> Texte fourni:

-*-*-

30 Octobre 2015 , Rédigé par Yves Dufeil Publié dans #Histoire

De tout temps, l'univers mystérieux de la mer a été le théâtre d'évènements peu ordinaires dépassant parfois notre entendement. Celui qui suit en fait partie. Suivez-moi dans les coulisses de l’Histoire pour le découvrir.

Nous sommes à l'aube du 19 Mars 1884 au large de la Bretagne, précisément dans le sud ouest du feu d’Ar Men et dans un épais brouillard.
En route de Rouen à Pasajes, le vapeur Frigorifique de l’Armement Worms & Josse de Bordeaux avance à trois noeuds, actionnant à intervalles réguliers sa sirène de brume. C'est un navire déjà ancien qui avait porté à ses débuts les espoirs de ses armateurs. A l’origine, équipé de chambres froides permettant de transporter et conserver de la viande à très basse température entre l’Amérique du Sud et la France, il n’avait pas répondu aux attentes de ses propriétaires et avait été revendu. Désormais, plus prosaiquement, il transportait régulièrement du vin entre la Méditerranée et la France mais le nom de son ancienne activité lui était resté.
En compagnie des hommes de quart, son Capitaine Raoul Lambert veille attentivement. Non pas avec ses yeux puisque l'on n'y voit guère plus loin que la plage avant, mais avec ses oreilles. Cette navigation à tâtons dans un univers fantômatique et humide a quelque chose d'angoissant. Soudain, un coup de sirène trouble le pesant silence ouaté.
- Droit devant nous ! annonce un matelot.
- Non, plutôt tribord avant ! reprend un autre.
Devant ou sur tribord ? Bien difficile d'être affirmatif et quiconque a déjà navigué en plein brouillard le comprendra aisément.
- Stoppez la machine ! Trois coups de sifflet ! ordonne Lambert.
Tendus à l'extrême, les hommes de quart écoutent, tentent de deviner ce qui se cache derrière ce mur vaporeux. On n'entend plus rien...
- En avant lente !
Et la navigation en aveugle reprend jusqu'à ce que tout à coup...
- Navire par tribord !
Surgissant du brouillard, la masse noire d'un autre vapeur court droit sur le Frigorifique. Rondement, la barre est mise toute à gauche, mais la manœuvre est sans effet sur la route du navire pratiquement sans erre, la collision est inévitable.
Dans un fracas de métal déchiré, l'abordeur enfonce le flanc du Frigorifique qui s'incline brutalement sur bâbord, stoppe, se redresse et commence à gîter sur tribord. Avec un gargouillement horrible, le navire est en train de boire le naufrage. Surgissant hors de la machine, les chauffeurs font irruption sur le pont.
- La machine est pleine d'eau, crient-ils en gesticulant. Le bateau a son compte !
En effet, le bateau coule. En grinçant, les deux coques s'arrachent à leur mortelle étreinte. A bord de l'abordeur, on entend crier des ordres. Le bougre est anglais !

-*-*-

> Liste des enregistrements:
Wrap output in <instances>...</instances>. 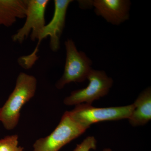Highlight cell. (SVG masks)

-*-*-

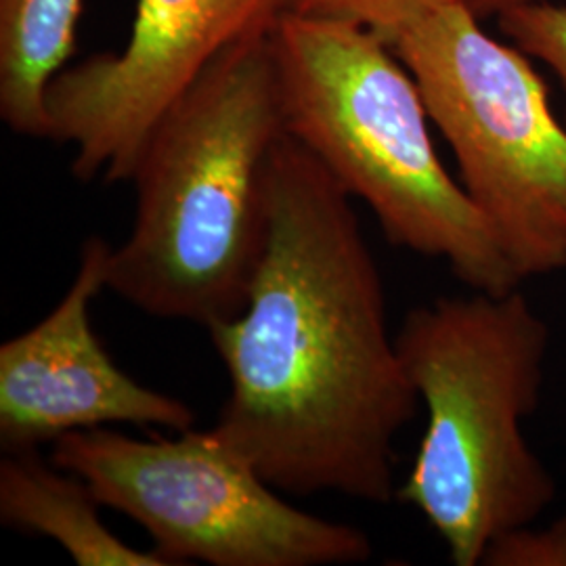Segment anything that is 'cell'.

-*-*-

> Problème à résoudre:
Reprenez le récit de l'abordage du Frigorifique après sa dernière phrase et poursuivez-en la narration.

> Réponse proposée:
Inexorablement, le navire s'enfonce. Rapidement, mais sans panique, un canot est mis à la mer et l'équipage du Frigorifique embarque au grand complet. Avec le Capitaine, ils sont onze. S'évanouissant dans la brume, le vapeur français disparaît en donnant une forte bande. Quelques minutes plus tard, les naufragés sont recueillis par l'Anglais. L'abordeur est le Rumney, un charbonnier de Cardiff qui se rend à La Rochelle. John Davis, son Capitaine, fait distribuer une large rasade de rhum aux français pour les réconforter.
Sérieusement endommagé, le Rumney n'est pour autant pas en perdition. La cloison étanche de l'avant tient bon et par précaution, Turner envoie deux matelots la renforcer avec des épontilles. Lentement, le charbonnier reprend sa route.
Abattu, Lambert songe tristement à son navire qui à l'heure qu'il est doit reposer sur le fond. Ce n'est pas sans un grand serrement de coeur qu'un Capitaine perd son bateau. Silencieux aussi, l'équipage français s'est abrité dans un coin du pont. La sollicitude des marins anglais à leur égard n'est pas suffisante pour les consoler de la perte de leur Frigorifique qui s'en est allé avec tous leurs maigres biens.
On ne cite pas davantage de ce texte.